A libertação do oprimido, segundo Paulo Freire (idem) não pode ser unilateral,
pois este processo implica na libertação do opressor também (FREIRE, 1987),
portanto, a Pedagogia Social tem em vista a libertação, a emancipação e a
capacidade de autodeterminação do sujeito para participação na vida coletiva.
Preferimos a categoria oprimido/opressor e não explorado/explorador ou
capital/trabalho , pois ela é suficientemente dialética e relativa: ninguém é oprimido o
tempo todo e nem é opressor o tempo todo, depende do plano relacional em que as
pessoas se colocam, portanto não é uma relação estática e sim dinâmica.
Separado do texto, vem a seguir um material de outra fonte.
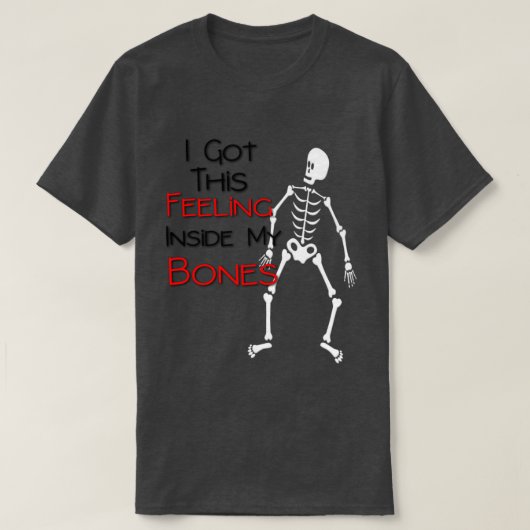 Skeleton Halloween Mannen T-Shirt (Design voorkant)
As categorias próprias da Pedagogia Social incluem o universo da
marginalidade social, mas não se limitam a ele. Entender a Pedagogia Social como
um projeto da sociedade significa que defendemos a ideia de que Educação se faz
ao longo da vida, em todos os espaços e que todos são potencialmente educadores.
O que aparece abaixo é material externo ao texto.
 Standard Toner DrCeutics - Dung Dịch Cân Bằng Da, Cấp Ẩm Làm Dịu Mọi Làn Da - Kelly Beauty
Não obstante sua vocação emancipatória a Pedagogia Social não se inscreve
dentro das práticas ideologicamente rotuladas como revolucionárias. A natureza da
transformação que se quer não é a substituição de uma classe opressora por outra,
mas transformação na qualidade das relações que são estabelecidas. A própria
tomada de consciência em relação aos papéis de oprimido/opressor já é parte do
processo de libertação, sobretudo para que os mesmos sejam exercidos de forma
consciente.
A ampliação do Direito à Educação sob a perspectiva da Pedagogia Social,
leva em consideração, dentre outras coisas:
• A inclusão na política educacional dos novos sujeitos de direitos, emergidos
pela Constituição Federal de 1988;
• A concepção de que Educação se faz ao longo de toda a vida e não em faixas
etárias pré-determinadas;
• A concepção de que todos os espaços, públicos e privados, são
potencialmente educativos, inclusive a escola e a sala de aulas;
• A aceitação de que a legislação social brasileira (Estatuto da Criança e do
Adolescente, Código de Defesa do Consumidor, Estatuto do Idoso, Estatuto da
Igualdade Racial, Lei de Execução Penal, Lei Maria da Penha, etc.) é instrumento de
Educação Social;
• A compreensão de que a Educação de Infância se faz, preferencialmente, em
espaços públicos e não no ambiente privado e doméstico;
• A educabilidade social do sujeito nos novos espaços de socialização;
• Implantação da Escola de Tempo Integral, mas que seja integrada e
integradora;
• Reconhecimento da função social da escola pública;
• Legitimar a função educativa das ONGs, dos movimentos sociais e das
comunidades organizadas;
• Tornar educativos os programas e projetos sociais de transferência de renda;
• Eliminar a precariedade do trabalho social;
• Dar identidade ao educador social por meio da regulamentação da profissão;
• Dotar os órgãos e serviços públicos dos profissionais capazes de exercer as
atribuições previstas em lei;
• Dar formação pedagógica aos agentes da lei e administradores públicos;
• Realizar a mediação pedagógica dos conflitos sociais.
FREIRE, Paulo. Pedagogia do oprimido. 17ª. ed. Rio de Janeiro, Paz e Terra,
1987.
SILVA, Roberto. Pedagogia Social. São Paulo: Expressão & Arte, 2009.